GOAL - Locate the line that contains "In this picture, of". Print it and every subsequent line through the final line of the records, exactly and only those.

Start of PROVIDED INFORMATION

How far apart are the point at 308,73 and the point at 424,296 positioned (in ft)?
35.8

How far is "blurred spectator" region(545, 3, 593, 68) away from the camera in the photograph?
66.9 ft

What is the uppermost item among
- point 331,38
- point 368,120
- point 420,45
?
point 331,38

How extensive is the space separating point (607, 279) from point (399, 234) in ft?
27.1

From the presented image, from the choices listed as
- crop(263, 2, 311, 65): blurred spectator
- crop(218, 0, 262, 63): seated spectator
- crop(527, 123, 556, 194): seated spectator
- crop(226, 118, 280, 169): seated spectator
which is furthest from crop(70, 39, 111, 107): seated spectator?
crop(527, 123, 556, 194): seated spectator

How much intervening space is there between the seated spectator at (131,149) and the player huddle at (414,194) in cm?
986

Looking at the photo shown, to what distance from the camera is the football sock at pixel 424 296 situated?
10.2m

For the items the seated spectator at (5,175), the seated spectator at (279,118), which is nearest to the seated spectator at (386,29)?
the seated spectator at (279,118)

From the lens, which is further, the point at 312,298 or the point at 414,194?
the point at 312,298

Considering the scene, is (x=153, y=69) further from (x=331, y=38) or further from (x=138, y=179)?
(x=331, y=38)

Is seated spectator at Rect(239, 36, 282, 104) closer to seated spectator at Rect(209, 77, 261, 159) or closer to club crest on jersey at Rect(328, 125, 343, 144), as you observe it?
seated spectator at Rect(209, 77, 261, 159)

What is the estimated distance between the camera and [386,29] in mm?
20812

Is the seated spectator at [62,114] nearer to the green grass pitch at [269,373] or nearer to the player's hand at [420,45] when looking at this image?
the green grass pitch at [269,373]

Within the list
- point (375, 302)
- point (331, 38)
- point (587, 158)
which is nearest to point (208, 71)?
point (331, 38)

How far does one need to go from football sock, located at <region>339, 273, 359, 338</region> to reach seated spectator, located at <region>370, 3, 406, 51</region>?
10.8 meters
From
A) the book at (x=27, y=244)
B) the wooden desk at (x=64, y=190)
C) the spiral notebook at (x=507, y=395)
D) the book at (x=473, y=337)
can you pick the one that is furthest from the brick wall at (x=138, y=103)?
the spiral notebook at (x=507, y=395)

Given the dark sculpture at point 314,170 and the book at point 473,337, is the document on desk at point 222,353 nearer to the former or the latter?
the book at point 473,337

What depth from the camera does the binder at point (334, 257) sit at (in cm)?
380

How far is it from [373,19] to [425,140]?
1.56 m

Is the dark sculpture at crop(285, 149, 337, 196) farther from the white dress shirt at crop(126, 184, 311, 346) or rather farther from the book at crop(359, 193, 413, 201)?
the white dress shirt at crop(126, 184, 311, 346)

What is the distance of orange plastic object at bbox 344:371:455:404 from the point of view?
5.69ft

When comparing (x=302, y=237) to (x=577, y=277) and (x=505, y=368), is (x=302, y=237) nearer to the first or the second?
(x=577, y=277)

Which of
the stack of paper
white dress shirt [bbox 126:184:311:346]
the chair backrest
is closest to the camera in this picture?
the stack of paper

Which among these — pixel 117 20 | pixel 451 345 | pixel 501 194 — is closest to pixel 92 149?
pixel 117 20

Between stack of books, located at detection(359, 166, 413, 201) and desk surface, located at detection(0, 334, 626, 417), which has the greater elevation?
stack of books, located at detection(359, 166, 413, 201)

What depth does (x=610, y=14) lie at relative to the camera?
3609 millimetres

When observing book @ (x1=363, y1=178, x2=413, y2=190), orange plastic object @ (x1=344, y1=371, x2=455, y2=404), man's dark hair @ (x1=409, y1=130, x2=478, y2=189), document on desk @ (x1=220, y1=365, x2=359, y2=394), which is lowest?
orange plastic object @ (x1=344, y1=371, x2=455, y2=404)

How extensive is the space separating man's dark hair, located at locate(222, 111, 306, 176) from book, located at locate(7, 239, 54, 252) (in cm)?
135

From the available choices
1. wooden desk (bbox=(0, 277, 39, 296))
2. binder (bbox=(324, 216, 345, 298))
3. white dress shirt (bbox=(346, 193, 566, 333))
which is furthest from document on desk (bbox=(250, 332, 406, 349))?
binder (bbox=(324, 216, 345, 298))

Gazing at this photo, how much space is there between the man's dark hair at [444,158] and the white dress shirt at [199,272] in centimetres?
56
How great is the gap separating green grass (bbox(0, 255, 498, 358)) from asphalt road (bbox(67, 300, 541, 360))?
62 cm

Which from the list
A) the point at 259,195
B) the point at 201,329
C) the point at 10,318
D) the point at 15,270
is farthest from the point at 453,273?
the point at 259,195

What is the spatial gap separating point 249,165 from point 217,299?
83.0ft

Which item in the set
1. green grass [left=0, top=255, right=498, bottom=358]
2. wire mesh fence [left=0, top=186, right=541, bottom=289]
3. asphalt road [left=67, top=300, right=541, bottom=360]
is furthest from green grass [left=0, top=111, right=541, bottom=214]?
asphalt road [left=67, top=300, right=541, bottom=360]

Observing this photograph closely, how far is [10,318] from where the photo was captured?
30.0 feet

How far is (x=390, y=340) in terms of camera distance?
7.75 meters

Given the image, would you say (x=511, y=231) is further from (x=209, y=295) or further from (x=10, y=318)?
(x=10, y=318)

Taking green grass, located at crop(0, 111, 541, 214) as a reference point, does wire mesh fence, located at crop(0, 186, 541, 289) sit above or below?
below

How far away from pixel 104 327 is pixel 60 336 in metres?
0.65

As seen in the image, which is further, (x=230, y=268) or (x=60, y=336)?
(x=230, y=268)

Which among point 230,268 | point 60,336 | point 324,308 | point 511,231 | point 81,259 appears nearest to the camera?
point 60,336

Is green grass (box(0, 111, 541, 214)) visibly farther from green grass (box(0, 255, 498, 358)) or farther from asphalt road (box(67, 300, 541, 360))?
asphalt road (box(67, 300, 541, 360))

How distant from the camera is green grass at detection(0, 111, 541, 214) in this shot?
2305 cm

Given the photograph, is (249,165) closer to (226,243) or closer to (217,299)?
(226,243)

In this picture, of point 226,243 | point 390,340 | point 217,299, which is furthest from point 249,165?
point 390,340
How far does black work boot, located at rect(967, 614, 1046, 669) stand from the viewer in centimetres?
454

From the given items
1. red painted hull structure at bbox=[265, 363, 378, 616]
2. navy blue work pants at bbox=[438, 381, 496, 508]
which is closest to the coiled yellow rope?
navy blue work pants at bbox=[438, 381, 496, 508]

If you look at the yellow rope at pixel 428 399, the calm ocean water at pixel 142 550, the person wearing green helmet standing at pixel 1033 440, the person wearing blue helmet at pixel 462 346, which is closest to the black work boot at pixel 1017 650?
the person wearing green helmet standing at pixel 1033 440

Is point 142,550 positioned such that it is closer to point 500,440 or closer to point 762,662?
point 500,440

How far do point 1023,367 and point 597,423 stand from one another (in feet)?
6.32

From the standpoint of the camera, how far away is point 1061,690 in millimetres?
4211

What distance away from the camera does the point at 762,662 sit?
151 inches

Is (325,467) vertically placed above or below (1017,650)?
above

End of PROVIDED INFORMATION

THE REPLY -
In this picture, of point 226,243 | point 390,340 | point 217,299, which is furthest from point 249,165?
point 390,340
How far does black work boot, located at rect(967, 614, 1046, 669) stand from the viewer in centimetres?
454

From the given items
1. red painted hull structure at bbox=[265, 363, 378, 616]
2. navy blue work pants at bbox=[438, 381, 496, 508]
which is closest to the coiled yellow rope?
navy blue work pants at bbox=[438, 381, 496, 508]

If you look at the yellow rope at pixel 428 399, the calm ocean water at pixel 142 550, the person wearing green helmet standing at pixel 1033 440, the person wearing blue helmet at pixel 462 346, which is closest to the black work boot at pixel 1017 650?
the person wearing green helmet standing at pixel 1033 440

Is point 142,550 positioned such that it is closer to point 500,440 or closer to point 762,662?
point 500,440

How far do point 1023,367 and point 597,423 stand from one another (in feet)?
6.32

From the standpoint of the camera, how far away is point 1061,690 in millimetres?
4211

What distance away from the camera does the point at 762,662 sit?
151 inches

Is (325,467) vertically placed above or below (1017,650)?
above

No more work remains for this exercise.